## EXCERPT TO READ:
━━━━━━━━━━━━━━━━

Entheogens and Spirituality
Entheogens are fundamentally hard to study.
Recent years have seen a renaissance of academic research into the function and effects of entheogens such as psilocybin. In 2025 we have an ever more comprehensive understanding of the biological mechanism and effects of the compound. Science is providing a new facet for understanding psychedelic phenomena.
In 2023 over 50 clinical trials involving psilocybin medications were announced with dozens progressing to phase II. The holy grail for this collective endeavor is to isolate and distill unique healing qualities while eliminating the hallmark psychedelic experience. This would allow for a new line of psilocybin pharmaceutical drugs with easy treatment plans. For those of us who have used and benefited from the medicine, this is laughable. The experience is fundamental to the medicinal effect.
I have taken mushrooms and have felt the slow turning of endless time. I have felt rich love from the soil and the trees and the mountains. I have wrestled with demons and passed through dark avenues of painful memories. I have passed through dark waves of dread and emerged cleansed and raw. With every session, my consciousness is expanded. I have sat outside of time. On a few occasions, I have forgotten my name. These experiences are the point, not the side effect of the mushroom.
What is science to do with a chemically delivered spiritual experience? Mushrooms are hard to measure, difficult to qualify and are loathsomely mystical. While they are remarkably effective, they elude efficacy in the lab. They defy being tamed or bottled or neutered. If cognitive neuroscience is the bridge between cognitive science and cognitive psychology, then mushrooms threaten to detonate the trusses.

━━━━━━━━━━━━━━━━

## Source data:
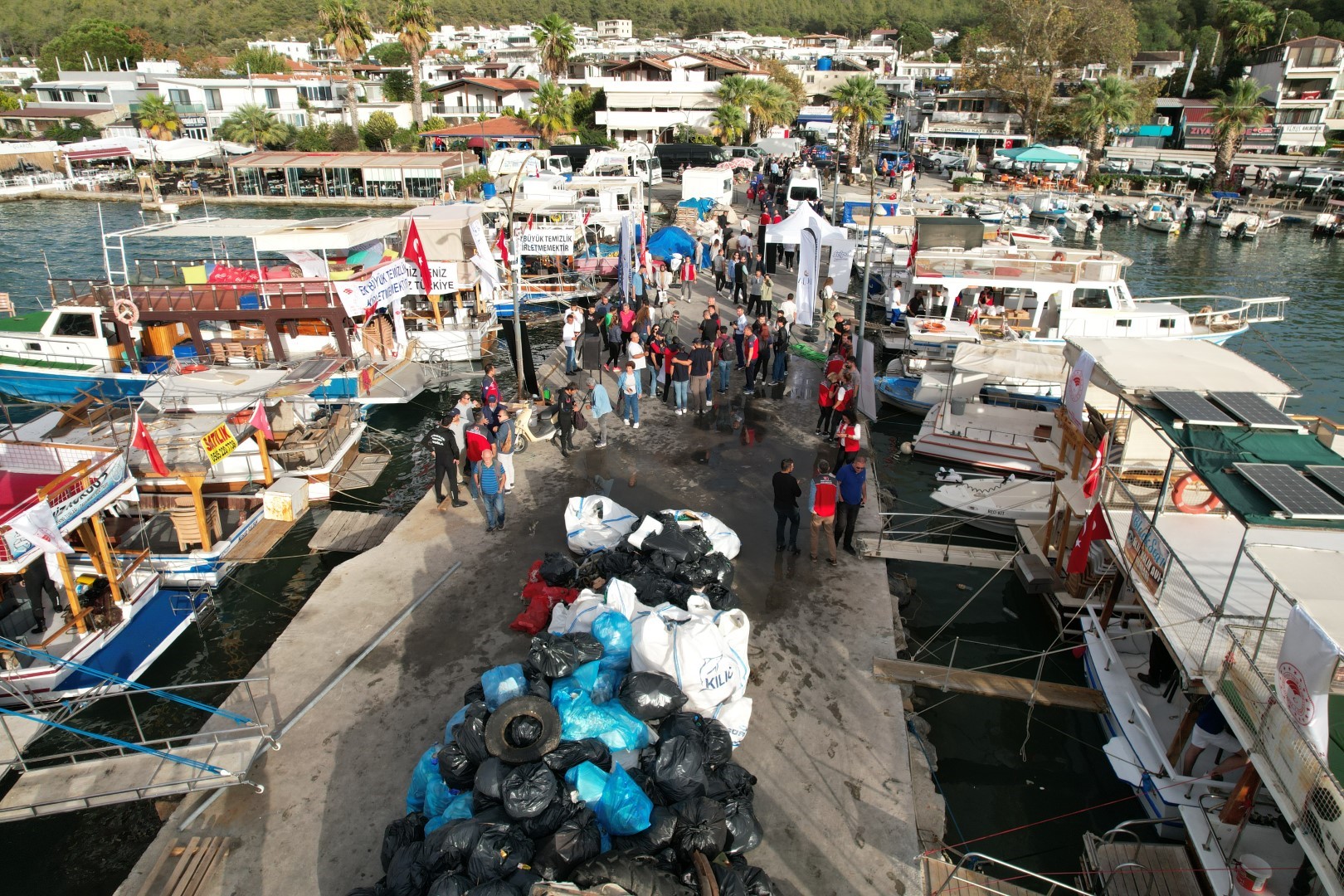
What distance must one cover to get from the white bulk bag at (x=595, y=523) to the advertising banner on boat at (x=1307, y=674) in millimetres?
6833

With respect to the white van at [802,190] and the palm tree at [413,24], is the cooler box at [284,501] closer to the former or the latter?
the white van at [802,190]

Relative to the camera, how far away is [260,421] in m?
13.3

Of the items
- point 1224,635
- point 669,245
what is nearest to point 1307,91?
point 669,245

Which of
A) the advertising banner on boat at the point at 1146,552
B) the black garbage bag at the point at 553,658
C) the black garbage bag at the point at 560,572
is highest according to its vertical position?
the advertising banner on boat at the point at 1146,552

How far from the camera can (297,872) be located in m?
6.34

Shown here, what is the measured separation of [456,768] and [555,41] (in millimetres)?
63806

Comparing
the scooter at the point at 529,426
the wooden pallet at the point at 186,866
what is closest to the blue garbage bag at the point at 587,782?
the wooden pallet at the point at 186,866

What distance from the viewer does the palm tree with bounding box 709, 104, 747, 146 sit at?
57844mm

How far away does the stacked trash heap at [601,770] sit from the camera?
5.45 metres

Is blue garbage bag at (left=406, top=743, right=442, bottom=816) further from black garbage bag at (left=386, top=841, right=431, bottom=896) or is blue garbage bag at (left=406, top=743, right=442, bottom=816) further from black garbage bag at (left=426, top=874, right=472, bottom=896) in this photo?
black garbage bag at (left=426, top=874, right=472, bottom=896)

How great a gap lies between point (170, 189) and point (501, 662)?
65.0 m

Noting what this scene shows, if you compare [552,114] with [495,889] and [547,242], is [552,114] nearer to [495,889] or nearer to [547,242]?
[547,242]

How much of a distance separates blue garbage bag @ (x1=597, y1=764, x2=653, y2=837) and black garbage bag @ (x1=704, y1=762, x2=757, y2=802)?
605 millimetres

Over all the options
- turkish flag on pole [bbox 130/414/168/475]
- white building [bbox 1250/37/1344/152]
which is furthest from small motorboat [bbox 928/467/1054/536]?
white building [bbox 1250/37/1344/152]
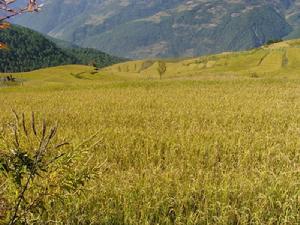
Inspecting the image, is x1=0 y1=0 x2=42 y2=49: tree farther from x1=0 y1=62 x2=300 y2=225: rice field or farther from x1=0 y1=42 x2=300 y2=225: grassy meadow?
x1=0 y1=62 x2=300 y2=225: rice field

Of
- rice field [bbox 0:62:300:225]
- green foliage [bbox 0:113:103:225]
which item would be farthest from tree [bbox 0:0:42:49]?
rice field [bbox 0:62:300:225]

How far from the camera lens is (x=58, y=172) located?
377 centimetres

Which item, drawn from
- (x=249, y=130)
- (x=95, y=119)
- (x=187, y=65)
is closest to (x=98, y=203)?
(x=249, y=130)

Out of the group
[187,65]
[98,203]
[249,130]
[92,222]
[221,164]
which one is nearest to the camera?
[92,222]

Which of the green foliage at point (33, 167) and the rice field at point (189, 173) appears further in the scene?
the rice field at point (189, 173)

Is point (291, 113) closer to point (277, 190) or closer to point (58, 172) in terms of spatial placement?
point (277, 190)

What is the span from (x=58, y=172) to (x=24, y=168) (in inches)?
27.0

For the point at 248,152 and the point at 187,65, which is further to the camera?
the point at 187,65

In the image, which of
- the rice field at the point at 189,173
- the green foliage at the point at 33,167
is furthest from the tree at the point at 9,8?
the rice field at the point at 189,173

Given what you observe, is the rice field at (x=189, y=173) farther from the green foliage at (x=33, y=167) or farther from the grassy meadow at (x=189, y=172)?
the green foliage at (x=33, y=167)

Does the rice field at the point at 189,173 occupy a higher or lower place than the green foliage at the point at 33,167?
lower

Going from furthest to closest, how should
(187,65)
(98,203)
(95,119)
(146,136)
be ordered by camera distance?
(187,65) < (95,119) < (146,136) < (98,203)

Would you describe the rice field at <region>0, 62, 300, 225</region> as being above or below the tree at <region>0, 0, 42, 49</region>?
below

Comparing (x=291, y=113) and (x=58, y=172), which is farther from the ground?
(x=58, y=172)
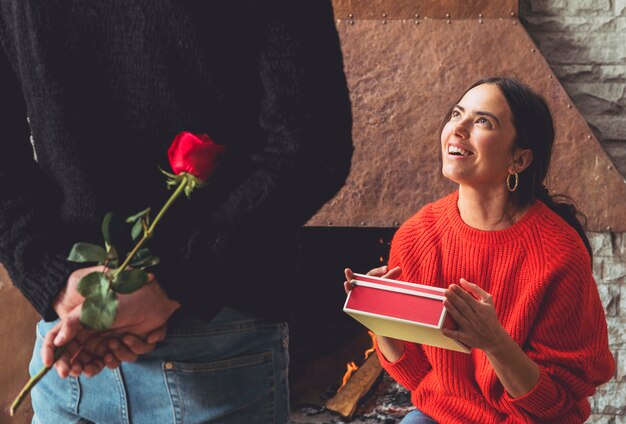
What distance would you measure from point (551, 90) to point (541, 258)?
31.7 inches

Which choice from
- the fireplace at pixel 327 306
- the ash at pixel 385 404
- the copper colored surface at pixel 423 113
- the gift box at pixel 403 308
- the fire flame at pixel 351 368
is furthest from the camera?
the fireplace at pixel 327 306

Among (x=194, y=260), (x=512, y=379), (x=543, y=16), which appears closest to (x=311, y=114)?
(x=194, y=260)

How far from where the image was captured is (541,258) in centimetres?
132

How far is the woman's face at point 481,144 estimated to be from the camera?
1351 mm

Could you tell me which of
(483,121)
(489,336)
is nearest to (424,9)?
(483,121)

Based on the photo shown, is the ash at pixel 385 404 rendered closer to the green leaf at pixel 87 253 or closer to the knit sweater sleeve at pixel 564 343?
the knit sweater sleeve at pixel 564 343

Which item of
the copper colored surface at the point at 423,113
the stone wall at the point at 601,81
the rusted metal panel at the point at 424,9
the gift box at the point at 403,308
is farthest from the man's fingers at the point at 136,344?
the stone wall at the point at 601,81

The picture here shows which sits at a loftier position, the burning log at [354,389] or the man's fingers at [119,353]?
the man's fingers at [119,353]

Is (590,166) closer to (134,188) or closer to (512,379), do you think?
(512,379)

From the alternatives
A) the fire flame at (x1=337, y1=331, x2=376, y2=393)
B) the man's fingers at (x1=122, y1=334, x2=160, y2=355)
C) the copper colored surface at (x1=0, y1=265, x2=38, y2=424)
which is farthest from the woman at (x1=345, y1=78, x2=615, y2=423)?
the copper colored surface at (x1=0, y1=265, x2=38, y2=424)

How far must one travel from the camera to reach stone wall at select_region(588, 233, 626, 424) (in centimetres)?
204

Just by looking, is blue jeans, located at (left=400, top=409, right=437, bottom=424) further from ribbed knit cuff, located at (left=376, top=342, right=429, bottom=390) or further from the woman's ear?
the woman's ear

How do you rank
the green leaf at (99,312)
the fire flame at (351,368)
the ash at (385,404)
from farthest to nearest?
the fire flame at (351,368) → the ash at (385,404) → the green leaf at (99,312)

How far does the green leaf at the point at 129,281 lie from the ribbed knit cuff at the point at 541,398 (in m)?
0.79
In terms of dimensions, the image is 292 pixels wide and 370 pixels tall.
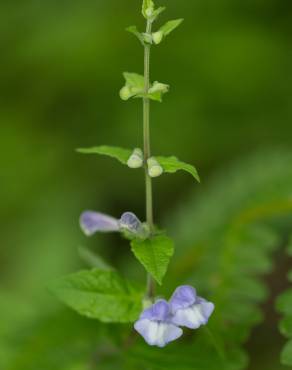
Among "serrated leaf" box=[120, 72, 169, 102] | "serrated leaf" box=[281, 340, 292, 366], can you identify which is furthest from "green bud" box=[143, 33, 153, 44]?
"serrated leaf" box=[281, 340, 292, 366]

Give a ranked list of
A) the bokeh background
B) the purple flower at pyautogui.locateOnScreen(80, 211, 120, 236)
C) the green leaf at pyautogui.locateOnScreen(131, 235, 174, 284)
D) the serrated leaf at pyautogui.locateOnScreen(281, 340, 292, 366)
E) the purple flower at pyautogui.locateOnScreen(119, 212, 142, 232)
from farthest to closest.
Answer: the bokeh background
the purple flower at pyautogui.locateOnScreen(80, 211, 120, 236)
the serrated leaf at pyautogui.locateOnScreen(281, 340, 292, 366)
the purple flower at pyautogui.locateOnScreen(119, 212, 142, 232)
the green leaf at pyautogui.locateOnScreen(131, 235, 174, 284)

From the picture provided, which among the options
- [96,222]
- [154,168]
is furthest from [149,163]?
[96,222]

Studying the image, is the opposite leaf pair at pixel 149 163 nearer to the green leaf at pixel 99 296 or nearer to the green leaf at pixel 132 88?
the green leaf at pixel 132 88

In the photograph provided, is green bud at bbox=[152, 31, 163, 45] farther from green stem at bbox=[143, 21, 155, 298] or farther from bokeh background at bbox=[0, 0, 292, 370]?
bokeh background at bbox=[0, 0, 292, 370]

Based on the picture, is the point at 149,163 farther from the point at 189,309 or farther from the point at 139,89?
the point at 189,309

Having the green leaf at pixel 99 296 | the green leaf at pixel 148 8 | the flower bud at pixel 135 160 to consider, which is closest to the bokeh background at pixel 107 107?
the green leaf at pixel 99 296

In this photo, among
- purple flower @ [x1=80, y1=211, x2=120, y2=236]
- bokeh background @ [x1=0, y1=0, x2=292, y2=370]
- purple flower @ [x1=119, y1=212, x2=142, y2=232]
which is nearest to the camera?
purple flower @ [x1=119, y1=212, x2=142, y2=232]

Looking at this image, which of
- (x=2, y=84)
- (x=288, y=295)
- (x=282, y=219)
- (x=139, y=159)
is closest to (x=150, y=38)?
(x=139, y=159)
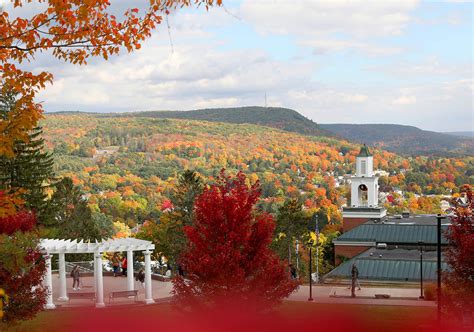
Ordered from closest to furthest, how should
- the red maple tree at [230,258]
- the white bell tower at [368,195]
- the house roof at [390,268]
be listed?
the red maple tree at [230,258], the house roof at [390,268], the white bell tower at [368,195]

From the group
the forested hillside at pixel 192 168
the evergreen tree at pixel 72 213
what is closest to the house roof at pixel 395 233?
the evergreen tree at pixel 72 213

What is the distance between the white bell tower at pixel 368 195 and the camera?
5312 centimetres

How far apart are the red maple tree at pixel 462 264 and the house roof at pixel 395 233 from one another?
83.3ft

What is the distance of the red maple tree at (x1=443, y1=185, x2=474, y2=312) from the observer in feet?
56.8

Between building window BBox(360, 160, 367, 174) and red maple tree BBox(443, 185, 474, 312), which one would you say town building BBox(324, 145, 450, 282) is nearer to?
building window BBox(360, 160, 367, 174)

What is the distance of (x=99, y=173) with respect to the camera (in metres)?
170

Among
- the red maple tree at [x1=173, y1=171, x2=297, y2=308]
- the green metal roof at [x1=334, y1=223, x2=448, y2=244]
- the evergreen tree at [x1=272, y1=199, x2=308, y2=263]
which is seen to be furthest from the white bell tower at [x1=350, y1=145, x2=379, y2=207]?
the red maple tree at [x1=173, y1=171, x2=297, y2=308]

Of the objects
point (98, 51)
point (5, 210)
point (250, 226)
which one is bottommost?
point (250, 226)

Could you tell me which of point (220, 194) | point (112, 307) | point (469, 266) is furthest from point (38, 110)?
point (112, 307)

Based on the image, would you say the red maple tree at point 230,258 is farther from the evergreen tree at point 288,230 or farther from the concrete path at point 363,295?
the evergreen tree at point 288,230

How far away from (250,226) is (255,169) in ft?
557

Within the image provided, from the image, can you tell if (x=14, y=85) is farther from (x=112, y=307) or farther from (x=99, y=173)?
(x=99, y=173)

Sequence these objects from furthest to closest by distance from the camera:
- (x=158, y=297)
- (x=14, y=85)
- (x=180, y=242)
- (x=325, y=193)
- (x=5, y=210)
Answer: (x=325, y=193)
(x=180, y=242)
(x=158, y=297)
(x=5, y=210)
(x=14, y=85)

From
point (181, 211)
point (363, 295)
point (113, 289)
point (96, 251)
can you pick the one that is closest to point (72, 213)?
point (181, 211)
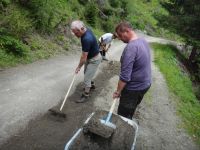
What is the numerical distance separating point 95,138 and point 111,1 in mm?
26187

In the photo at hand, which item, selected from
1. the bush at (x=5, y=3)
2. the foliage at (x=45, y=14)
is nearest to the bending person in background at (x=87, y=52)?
the bush at (x=5, y=3)

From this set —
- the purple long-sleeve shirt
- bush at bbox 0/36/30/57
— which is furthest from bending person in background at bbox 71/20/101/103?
bush at bbox 0/36/30/57

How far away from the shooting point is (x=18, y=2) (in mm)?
15406

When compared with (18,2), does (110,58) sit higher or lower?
lower

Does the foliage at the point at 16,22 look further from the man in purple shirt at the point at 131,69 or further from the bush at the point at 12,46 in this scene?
the man in purple shirt at the point at 131,69

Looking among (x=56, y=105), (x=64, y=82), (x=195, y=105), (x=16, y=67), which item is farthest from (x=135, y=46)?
(x=195, y=105)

━━━━━━━━━━━━━━━━

## TASKS AND EXERCISES:
(A) In the piece on entheogens and spirituality, why does the author call it laughable to try to keep psilocybin's healing qualities while eliminating the psychedelic experience?
(B) Print the part of the entheogens text that begins at the words "What is science" and stops after "detonate the trusses.".

## TASK RESULTS:
(A) The author holds that the experience is fundamental to the medicinal effect. The experiences the author describes are the point of the mushroom, not a side effect, so removing them would remove what makes the medicine work.

(B)
What is science to do with a chemically delivered spiritual experience? Mushrooms are hard to measure, difficult to qualify and are loathsomely mystical. While they are remarkably effective, they elude efficacy in the lab. They defy being tamed or bottled or neutered. If cognitive neuroscience is the bridge between cognitive science and cognitive psychology, then mushrooms threaten to detonate the trusses.